Англичанин ласково улыбался, благосклонно покачивая седеющей, рыжеватой головой. Выслушав до конца, он попросил Ротову передать, что англичане умеют ценить и уважать противника, и что плохого они никогда военнопленным не сделают. Война окончена. Победитель и побежденный должны «перековать мечи в плуги» и стараться скорее построить мирную жизнь. В заключение, все так же улыбаясь, он попросил нас быть его гостями на «ланче».
Ни у одного из нас ни на секунду не зародилось в голове недоверия к словам английского генерала. Как смели мы не поверить королевскому офицеру, занимавшему такое высокое положение. Радостные и окрыленные надеждами, мы вернулись в Обердраубург и сообщили обнадеживающую весть военным и беженцам.

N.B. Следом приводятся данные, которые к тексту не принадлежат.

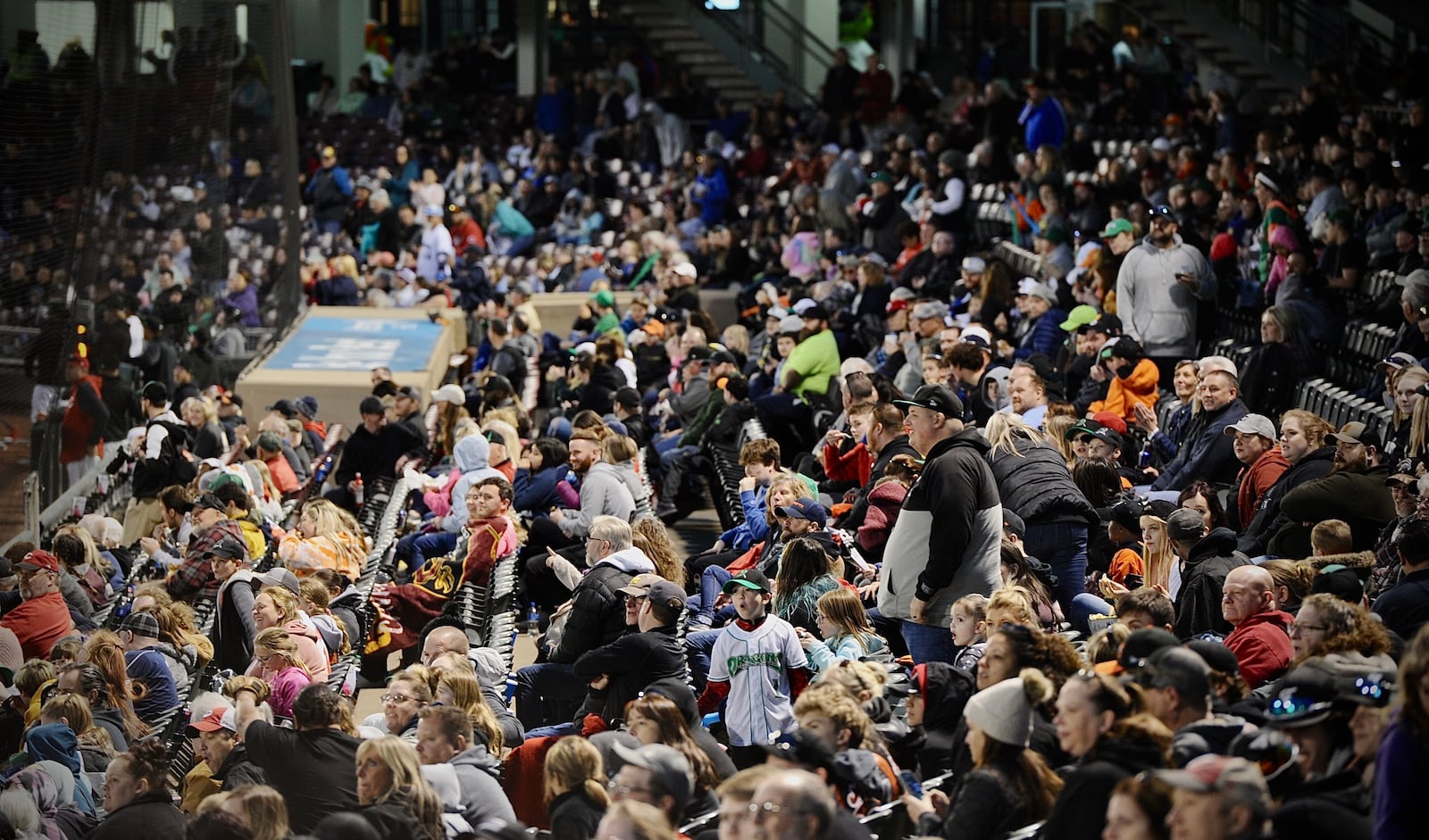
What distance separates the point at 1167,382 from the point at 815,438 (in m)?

Люди вздохнули. Люди почувствовали себя баловнями судьбы, зная, что многие наши соотечественники не успели выбраться из местностей, занятых советами. Их судьба была нам очевидна и ясна.
Помню отрывки разговоров между старыми эмигрантами и всегда недоверчивыми, всегда «начеку» бывшими подсоветскими. Как первые убеждали, с какой горячностью заверяли тех, кто много раз был обманут судьбой, обманут людьми, в том, что перед нами безусловно лежит спокойная жизнь обычных граждан — ну, скажем, эмигрантов на территории, занятой войсками великой цивилизованной монархической державы, связанной узами родства с нашей русской династией.

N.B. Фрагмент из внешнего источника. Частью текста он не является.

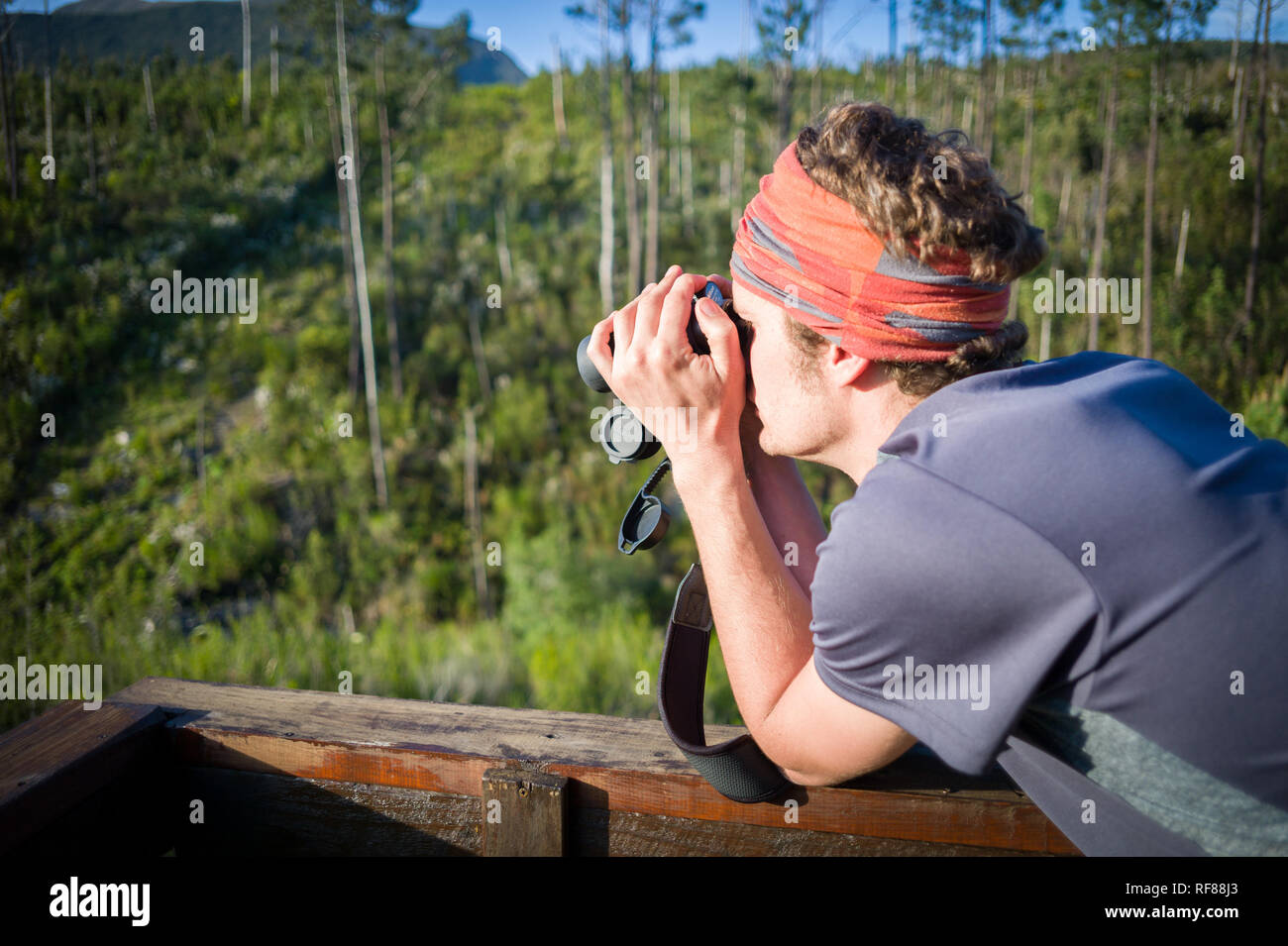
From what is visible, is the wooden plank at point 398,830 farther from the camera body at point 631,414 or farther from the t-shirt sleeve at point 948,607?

Помню и то скрытое, едва слышное шептание, что, если уж кому придется худо, то, конечно, не старым эмигрантам, приобретшим за двадцать пять лет скитальческой или оседлой жизни права гражданства в свободном мире.
Вспоминаются мне разговоры, которые велись между чинами отряда Доманова в те дни. Помню вопрошающие, ищущие заверения и успокоения глаза людей, пришедших к нам «оттуда». Плен у англичан, даже, проще говоря, плен у западников, не у нацистов, казался им в то время чем-то вроде выигрыша в большой лотерее. Помню их расспросы старых эмигрантов о том, на что мы можем надеяться.
Боже мой! Плен у англосаксов не может быть плохим, заверяли их. — Англичане — джентльмены. Мы имеем дело не с армией временщика Гитлера, а с офицерами Его Величества Короля. Английский офицер дает слово не от себя, не от своего имени, даже если он — фельдмаршал, он говорит от имени высшей, верховной власти. От имени Короны!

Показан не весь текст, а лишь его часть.